SOBRE AS DUNAS QUE SOBEM O RIO NO INVERNO

Estava chovendo quando a caminhonete parou em frente a casa branca com janelas e portas de madeira pintadas de verde. O motorista soltou, fechou a porta do veículo e entrou no quintal da casa chamando pelo morador:

- Você está em casa?

O homem com idade avançada abriu a porta e disse:

- Entre.

- Acho que cheguei na hora marcada.

- Chegou sim, quer um cigarro e uma vodka?

- Vodka, parei de fumar. Você deveria parar também.

- nunca deixarei meu cigarro nem minha garrafa.

- Fez alguma coisa depois da cadeira?

- Estou fazendo uma mesa para por aqui na cozinha.

- E a antiga?

- Vou colocar lá atrás para por as ferramentas.

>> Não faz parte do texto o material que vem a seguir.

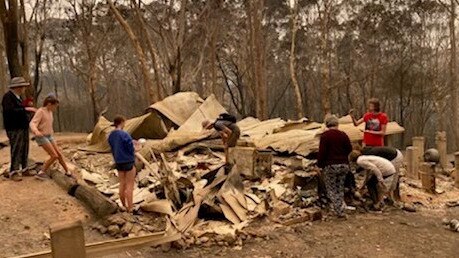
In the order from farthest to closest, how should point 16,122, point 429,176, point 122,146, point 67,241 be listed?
1. point 429,176
2. point 16,122
3. point 122,146
4. point 67,241

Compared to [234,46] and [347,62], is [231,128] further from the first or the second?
[347,62]

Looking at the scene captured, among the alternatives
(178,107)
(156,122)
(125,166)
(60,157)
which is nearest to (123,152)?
(125,166)

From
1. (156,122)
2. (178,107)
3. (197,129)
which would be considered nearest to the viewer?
(197,129)

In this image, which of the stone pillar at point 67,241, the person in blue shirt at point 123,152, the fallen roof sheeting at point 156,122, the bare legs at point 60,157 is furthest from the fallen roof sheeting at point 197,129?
the stone pillar at point 67,241

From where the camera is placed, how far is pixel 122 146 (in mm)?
6824

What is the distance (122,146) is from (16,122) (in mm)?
2162

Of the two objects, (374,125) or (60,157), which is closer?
(60,157)

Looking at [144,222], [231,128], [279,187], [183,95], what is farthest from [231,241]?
[183,95]

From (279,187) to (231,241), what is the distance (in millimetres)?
2235

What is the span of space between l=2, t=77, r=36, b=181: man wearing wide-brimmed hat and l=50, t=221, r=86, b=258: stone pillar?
20.5 ft

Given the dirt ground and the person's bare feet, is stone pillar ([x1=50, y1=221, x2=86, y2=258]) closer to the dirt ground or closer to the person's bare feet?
the dirt ground

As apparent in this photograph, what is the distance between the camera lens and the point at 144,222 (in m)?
7.01

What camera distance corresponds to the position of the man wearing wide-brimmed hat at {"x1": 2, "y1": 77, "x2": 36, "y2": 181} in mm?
7609

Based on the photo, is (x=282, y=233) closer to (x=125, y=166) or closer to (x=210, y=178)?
(x=210, y=178)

- Estou preocupado com você, parece não acreditar mais.

- Acreditar em que?

- Você parece viver num exílio voluntário.

- Há muito tempo eu me sentava na praça fumando meu cigarro, as pessoas passavam e não viam nada, às vezes era mês de abril, às vezes mês de junho, às vezes não era mês nenhum, só o vulto da fumaça do cigarro.

- Acho que você tem medo de acreditar na esperança.

- Não tenho medo, até acredito, sei que a esperança já esteve aqui, mas acho que não o bastante, não por culpa dela e se você olhar bem poderá ver o que habita esse legar, basta olhar e verá que não é a esperança.

- Sirva mais um pouco de vodka.

- Já tirei muitas fotos desse lugar, de vários ângulos, em algumas até existe flores, mas logo somem, a maioria das fotos é sempre a mesma paisagem.

- Talvez sejam seus olhos.

- Um dia vi um menino brincando, puxando um ônibus de plástico, nessa mesma rua aqui em frente, ele estava feliz, cheio de sonhos, de repente, do nada, ele desapareceu, ele morreu.